Erica van Benten (33) verloor haar zoon Miles (4) aan kanker: ‘Het leek alsof hij al aanvoelde hoe zwaar het gevecht zou worden’
:format(jpeg):background_color(fff)/https%3A%2F%2Fwww.jmouders.nl%2Fwp-content%2Fuploads%2F2025%2F09%2FWhatsApp-Image-2025-09-18-at-14.55.20.jpeg)
Als ouder kun je je er geen voorstelling van maken dat je je kind moet verliezen. Voor Erica (33) werd het werkelijkheid: haar zoontje Miles overleed afgelopen zomer, net na zijn vierde verjaardag.
“De zwangerschap en bevalling verliepen vlekkeloos. Miles was een makkelijke baby, hij at goed en sliep goed. Alles ging vanzelf. Ik had nooit kunnen bedenken dat we een paar jaar later in een medische achtbaan terecht zouden komen.”
Lymfeklierkanker
“Toen hij eind november 2024 begon te hoesten, dacht ik dat het gewoon een griepje was, zoals bij zoveel kinderen in die tijd van het jaar. We gingen een paar keer naar de huisarts en zelfs op kerstavond nog naar het ziekenhuis, maar telkens werden we weggestuurd met medicijnen. Totdat het op 28 december misging: Miles zakte in elkaar, kreeg geen lucht en had zelfs geen hartslag meer. Ik moest hem zelf reanimeren. Toen werd ontdekt dat hij lymfeklierkanker had. Zijn tumor kneep zijn luchtpijp dicht.

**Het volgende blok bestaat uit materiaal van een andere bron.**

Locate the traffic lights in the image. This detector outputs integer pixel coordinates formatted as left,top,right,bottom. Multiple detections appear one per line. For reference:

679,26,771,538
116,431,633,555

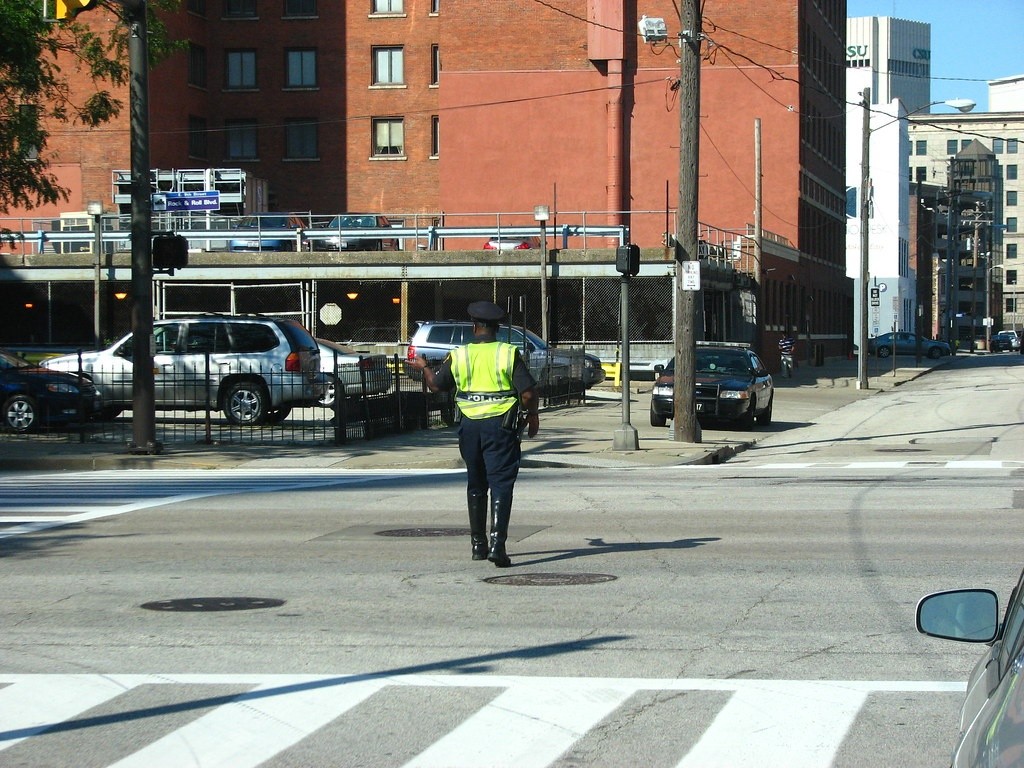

In de eerste fase verbleven we vaak in het Prinses Máxima Centrum. We waren nauwelijks thuis; soms konden we een paar dagen weg, maar de meeste weken waren gevuld met ziekenhuisbezoeken, behandelingen en controles. Het was een zware periode. Miles was zwak en kon niet meer lopen. Ik heb hem opnieuw leren lopen, veel fysio gedaan en hem verzorgd in en om het huis. Door de bijwerkingen van de chemo moest hij vaak spugen, waardoor we nauwelijks op pad konden.”
Voor altijd slapen
“Rond Moederdag vroeg Miles, die zijn opa nooit had gekend, of hij net als opa Hans een sterretje zou worden. Dat moment was heel bijzonder. Hij was nog zo klein, maar tegelijk zo wijs. Het leek alsof hij al aanvoelde hoe zwaar het gevecht zou worden. Eind mei kregen we de aanvullende diagnose leukemie en werd een nieuw behandelplan opgesteld. Maar op zijn verjaardag, 16 juni, kregen we opnieuw het hartverscheurende nieuws dat de chemokuren niet aansloegen. Ik vroeg hem die dag of hij de strijd tegen die stomme cellen zou winnen. Hij schudde zijn hoofd. Alsof hij diep vanbinnen wist dat dit gevecht niet meer te winnen was.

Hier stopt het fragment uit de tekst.